%%

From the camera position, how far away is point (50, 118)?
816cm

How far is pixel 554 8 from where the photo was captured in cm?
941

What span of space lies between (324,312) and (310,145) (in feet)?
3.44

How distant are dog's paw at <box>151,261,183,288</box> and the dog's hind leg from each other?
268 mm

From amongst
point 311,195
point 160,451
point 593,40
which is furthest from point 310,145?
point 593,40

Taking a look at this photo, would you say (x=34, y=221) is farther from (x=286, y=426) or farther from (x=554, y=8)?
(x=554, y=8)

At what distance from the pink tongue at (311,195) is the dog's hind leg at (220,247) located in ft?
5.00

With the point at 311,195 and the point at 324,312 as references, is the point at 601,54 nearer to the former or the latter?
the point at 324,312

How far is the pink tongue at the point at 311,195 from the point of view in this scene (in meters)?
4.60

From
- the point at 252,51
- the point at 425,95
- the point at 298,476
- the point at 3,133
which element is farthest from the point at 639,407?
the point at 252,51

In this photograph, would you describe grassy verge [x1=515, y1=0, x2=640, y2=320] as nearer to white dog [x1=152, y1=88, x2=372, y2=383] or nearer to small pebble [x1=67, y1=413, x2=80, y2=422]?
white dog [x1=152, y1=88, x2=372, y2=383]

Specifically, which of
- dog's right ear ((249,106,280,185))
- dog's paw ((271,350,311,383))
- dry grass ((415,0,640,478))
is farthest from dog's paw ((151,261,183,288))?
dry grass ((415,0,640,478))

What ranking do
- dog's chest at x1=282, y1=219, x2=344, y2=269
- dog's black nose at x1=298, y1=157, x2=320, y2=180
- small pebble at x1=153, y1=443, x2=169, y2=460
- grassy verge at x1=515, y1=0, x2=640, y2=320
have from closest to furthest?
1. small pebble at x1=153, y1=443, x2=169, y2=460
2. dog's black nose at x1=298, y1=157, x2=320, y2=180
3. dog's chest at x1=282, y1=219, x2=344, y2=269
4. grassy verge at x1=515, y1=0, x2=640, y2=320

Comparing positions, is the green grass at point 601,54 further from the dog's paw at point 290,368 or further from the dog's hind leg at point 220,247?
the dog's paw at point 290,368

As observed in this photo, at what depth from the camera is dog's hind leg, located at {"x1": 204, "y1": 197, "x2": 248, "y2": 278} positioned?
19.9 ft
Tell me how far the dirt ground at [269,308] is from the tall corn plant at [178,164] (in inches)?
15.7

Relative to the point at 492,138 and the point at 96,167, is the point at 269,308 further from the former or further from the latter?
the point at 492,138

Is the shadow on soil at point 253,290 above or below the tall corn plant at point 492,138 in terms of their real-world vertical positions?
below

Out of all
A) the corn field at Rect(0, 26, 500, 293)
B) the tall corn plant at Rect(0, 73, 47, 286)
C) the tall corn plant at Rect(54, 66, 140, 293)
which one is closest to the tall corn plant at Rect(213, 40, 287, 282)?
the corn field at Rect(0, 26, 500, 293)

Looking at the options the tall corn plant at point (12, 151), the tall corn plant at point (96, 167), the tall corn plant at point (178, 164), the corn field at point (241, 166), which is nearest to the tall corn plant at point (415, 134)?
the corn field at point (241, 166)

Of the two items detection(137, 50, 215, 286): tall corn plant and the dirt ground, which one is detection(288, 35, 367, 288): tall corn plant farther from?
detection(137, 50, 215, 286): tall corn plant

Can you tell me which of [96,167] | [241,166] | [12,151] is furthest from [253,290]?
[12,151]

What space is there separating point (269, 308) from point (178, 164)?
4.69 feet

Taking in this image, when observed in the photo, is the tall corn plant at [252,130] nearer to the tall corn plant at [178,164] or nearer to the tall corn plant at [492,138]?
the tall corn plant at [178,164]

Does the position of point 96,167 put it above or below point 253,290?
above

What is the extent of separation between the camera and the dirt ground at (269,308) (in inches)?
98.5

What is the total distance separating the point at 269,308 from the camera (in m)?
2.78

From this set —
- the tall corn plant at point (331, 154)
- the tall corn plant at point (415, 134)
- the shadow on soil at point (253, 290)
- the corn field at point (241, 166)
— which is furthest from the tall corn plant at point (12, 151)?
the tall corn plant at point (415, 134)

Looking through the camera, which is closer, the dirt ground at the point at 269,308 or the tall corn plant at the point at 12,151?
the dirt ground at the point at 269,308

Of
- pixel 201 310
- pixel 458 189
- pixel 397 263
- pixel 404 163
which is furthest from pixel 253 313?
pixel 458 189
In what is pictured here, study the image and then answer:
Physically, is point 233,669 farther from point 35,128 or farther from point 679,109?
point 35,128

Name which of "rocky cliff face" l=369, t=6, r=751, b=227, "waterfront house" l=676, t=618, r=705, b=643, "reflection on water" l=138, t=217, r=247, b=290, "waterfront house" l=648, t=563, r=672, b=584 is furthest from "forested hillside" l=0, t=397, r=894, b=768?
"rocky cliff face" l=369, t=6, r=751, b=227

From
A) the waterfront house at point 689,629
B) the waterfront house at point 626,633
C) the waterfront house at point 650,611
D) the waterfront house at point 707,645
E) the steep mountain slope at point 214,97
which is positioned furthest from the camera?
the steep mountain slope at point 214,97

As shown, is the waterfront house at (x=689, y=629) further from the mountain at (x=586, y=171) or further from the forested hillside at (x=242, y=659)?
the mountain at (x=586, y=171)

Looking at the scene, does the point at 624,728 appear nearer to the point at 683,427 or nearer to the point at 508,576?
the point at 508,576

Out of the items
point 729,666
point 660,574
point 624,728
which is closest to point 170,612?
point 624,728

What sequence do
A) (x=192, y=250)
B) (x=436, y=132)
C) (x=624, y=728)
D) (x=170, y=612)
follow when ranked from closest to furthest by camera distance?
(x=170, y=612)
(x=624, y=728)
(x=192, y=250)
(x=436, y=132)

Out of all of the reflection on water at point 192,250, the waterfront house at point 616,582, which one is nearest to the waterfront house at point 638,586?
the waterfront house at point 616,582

%%
%%

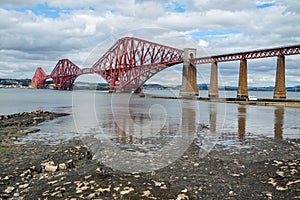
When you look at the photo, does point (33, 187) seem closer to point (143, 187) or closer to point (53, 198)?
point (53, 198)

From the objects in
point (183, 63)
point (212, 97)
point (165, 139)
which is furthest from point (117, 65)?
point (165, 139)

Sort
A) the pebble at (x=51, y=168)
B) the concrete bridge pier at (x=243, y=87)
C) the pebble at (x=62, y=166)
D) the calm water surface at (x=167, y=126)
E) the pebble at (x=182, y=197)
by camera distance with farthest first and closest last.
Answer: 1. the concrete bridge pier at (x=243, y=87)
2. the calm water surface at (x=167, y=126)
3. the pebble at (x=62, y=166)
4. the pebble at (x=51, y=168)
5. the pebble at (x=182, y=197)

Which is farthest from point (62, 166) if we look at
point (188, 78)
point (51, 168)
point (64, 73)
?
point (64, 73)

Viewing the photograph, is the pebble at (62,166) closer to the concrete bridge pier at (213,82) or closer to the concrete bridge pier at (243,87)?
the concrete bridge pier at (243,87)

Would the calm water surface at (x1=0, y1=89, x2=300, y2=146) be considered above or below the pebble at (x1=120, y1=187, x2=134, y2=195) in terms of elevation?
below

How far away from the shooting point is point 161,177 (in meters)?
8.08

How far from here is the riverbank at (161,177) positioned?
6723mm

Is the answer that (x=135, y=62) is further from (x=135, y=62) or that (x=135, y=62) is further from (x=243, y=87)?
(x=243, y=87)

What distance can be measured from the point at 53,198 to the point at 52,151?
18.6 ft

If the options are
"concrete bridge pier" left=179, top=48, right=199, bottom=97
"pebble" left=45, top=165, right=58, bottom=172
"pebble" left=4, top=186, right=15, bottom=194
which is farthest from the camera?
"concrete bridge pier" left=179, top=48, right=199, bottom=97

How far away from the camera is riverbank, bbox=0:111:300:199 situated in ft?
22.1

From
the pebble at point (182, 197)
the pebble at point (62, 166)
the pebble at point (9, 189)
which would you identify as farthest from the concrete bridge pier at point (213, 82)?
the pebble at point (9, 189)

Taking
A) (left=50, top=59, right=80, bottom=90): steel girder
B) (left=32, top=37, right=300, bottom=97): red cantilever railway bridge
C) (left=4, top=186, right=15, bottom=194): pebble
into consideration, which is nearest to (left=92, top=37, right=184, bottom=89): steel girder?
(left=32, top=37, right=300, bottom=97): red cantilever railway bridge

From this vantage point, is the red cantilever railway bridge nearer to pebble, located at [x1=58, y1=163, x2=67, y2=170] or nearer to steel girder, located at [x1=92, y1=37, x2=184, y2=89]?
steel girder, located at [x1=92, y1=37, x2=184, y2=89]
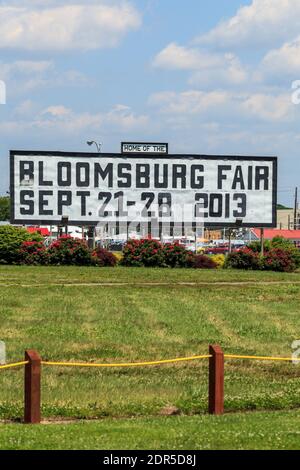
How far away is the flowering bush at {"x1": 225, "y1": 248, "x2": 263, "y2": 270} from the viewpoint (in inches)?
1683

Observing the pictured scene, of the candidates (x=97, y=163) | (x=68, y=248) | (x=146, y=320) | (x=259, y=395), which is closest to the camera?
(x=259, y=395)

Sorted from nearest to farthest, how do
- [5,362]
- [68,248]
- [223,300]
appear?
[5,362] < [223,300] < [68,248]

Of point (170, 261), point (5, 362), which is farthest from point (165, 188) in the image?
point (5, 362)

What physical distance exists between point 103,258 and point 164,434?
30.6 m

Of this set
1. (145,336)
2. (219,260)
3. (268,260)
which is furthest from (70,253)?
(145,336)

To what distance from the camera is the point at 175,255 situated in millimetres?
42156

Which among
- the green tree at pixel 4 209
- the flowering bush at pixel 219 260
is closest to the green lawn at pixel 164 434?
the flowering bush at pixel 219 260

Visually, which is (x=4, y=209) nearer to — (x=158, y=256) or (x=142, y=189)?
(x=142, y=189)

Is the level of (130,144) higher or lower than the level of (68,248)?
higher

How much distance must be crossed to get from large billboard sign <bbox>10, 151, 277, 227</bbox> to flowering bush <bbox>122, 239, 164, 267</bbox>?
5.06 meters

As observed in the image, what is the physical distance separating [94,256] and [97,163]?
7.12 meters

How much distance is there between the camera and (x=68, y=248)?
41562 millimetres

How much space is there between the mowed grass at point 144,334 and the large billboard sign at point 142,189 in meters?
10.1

%%

REQUIRED WORK:
How many lines of the records above contain the word "space"? Reply with the number alone.

RESULT BELOW:
3